HC Deb 09 May 1911 vol 25 cc1021-2
Mr. CATHCART WASON

asked whether the right hon. Gentleman will give instructions that poor persons shall not be interfered with by the police while exercising their art of fortune telling as long as persons are permitted to carry on the same pursuit in the purlieus of the West End, and advertise openly the profession of the supernatural?

Mr. MASTERMAN

In reply to a similar question, my right hon. Friend the Prime Minister, when he was at the Home Office, in 1893, gave the following reply:— "By the Vagrancy Act, 1824, every person using any subtle craft., by palmistry or otherwise, to deceive and impose on any of Her Majesty's subjects is to be deemed a rogue and a vagabond, and to be subject, on conviction, to imprisonment. The mere practice of palmistry is not, so, far as I am aware, illegal; the essence of the offence created by the Statute is the intention to impose, and the object is to protect the young and the ignorant. The police have instructions to watch cases of-suspicion, and whenever there is good ground for believing that fraud or imposition is being practised they will be directed to prosecute." The practice laid down by my right hon. Friend is still followed by the police.

Mr. CATHCART WASON

May I ask the hon. Member whether he is aware that Mr.

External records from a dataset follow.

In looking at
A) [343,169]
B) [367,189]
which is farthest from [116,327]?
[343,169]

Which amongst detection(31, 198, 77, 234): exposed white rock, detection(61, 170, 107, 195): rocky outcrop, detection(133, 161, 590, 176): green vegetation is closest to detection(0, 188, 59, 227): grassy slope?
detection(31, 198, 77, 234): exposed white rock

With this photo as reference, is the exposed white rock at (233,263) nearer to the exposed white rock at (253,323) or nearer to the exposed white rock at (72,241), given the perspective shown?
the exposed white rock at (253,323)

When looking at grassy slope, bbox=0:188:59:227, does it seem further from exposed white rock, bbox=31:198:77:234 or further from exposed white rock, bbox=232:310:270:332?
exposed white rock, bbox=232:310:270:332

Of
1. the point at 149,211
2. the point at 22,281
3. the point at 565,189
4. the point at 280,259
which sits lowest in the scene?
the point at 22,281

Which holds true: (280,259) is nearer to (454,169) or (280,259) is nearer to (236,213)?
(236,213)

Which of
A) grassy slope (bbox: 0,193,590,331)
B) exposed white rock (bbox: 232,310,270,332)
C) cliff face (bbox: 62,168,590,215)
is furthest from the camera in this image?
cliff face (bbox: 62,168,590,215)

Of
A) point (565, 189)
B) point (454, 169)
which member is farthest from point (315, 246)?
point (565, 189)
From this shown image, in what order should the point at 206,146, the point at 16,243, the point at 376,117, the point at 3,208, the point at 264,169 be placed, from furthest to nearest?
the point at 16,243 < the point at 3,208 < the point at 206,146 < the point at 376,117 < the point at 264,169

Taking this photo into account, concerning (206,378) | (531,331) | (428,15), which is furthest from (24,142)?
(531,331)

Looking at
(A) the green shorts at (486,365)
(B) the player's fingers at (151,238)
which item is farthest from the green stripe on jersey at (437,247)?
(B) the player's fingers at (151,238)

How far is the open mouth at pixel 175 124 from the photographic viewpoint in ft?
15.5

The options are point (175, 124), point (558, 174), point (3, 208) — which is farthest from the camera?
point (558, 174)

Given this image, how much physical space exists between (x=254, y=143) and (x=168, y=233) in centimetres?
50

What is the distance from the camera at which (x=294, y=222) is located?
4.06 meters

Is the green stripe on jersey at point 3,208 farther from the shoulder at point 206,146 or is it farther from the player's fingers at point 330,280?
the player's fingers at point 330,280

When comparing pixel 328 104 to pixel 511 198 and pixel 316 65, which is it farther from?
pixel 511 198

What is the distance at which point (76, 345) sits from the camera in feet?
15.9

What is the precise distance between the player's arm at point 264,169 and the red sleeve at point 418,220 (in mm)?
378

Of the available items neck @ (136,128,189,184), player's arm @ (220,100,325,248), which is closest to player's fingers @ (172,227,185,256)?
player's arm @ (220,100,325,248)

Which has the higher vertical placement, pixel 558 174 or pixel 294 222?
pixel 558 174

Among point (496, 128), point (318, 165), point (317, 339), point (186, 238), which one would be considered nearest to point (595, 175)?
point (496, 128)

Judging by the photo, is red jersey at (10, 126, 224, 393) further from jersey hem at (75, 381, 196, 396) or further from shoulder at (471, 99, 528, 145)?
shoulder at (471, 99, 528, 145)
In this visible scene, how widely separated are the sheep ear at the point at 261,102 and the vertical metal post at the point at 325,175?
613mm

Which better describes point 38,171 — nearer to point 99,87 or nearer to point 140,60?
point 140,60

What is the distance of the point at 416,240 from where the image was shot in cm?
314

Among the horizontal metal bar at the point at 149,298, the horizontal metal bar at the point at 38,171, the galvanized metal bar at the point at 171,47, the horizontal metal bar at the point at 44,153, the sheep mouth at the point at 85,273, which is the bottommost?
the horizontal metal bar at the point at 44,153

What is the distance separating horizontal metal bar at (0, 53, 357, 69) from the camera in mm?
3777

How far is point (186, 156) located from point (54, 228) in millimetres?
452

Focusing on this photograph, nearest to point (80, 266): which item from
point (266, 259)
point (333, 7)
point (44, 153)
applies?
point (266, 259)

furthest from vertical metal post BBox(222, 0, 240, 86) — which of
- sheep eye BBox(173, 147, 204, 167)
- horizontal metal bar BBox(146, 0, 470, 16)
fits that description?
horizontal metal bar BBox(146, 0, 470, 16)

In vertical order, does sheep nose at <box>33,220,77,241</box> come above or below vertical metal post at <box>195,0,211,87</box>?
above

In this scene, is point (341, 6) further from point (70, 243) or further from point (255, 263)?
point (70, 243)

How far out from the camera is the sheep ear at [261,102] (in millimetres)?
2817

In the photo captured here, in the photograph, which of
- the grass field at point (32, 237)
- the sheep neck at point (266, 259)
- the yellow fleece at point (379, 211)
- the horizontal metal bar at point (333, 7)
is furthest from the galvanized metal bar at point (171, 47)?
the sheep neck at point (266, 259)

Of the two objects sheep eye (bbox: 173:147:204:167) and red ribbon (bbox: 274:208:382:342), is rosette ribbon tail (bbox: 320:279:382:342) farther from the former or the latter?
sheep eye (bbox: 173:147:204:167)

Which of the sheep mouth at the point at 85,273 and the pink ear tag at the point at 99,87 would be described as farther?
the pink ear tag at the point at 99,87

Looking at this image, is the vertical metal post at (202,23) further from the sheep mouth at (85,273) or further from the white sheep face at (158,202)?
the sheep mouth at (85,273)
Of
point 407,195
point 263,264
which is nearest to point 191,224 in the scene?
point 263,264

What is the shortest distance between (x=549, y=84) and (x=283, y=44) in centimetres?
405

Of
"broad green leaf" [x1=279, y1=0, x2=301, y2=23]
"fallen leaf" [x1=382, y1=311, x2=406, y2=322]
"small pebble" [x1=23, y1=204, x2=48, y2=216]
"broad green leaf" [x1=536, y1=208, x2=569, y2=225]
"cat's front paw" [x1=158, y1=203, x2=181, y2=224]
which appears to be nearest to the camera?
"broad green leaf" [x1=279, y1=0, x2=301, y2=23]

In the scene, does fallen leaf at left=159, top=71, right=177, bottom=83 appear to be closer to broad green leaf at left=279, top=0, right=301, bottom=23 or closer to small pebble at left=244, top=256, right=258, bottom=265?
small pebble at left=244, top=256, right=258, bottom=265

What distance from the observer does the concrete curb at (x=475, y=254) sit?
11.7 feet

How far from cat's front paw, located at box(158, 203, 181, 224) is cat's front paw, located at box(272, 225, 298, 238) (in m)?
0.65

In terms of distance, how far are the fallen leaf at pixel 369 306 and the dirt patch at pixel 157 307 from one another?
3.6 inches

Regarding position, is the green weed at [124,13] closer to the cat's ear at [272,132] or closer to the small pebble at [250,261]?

Plowden, the police magistrate at Marylebone, said, "there were so many of her craft at the present time advertising themselves in the streets of London who were not interfered with, and who had no doubt a more fashionable clientele than she could boast of, that he could not but feel some kind of pity that she should be the only fish that was landed out of the shoal that was vexing the streets of London just now. He hoped that all theses fortune-tellers would see this case, and realise that they, too, were in imminent danger of being brought before the court," and whether this does not show that there is one law for the rich and another for the poor?

Mr. MASTERMAN

As far as the general question is concerned, if my hon. Friend will give me any special case which he thinks comes within the interpretation of the law I will have it inquired into.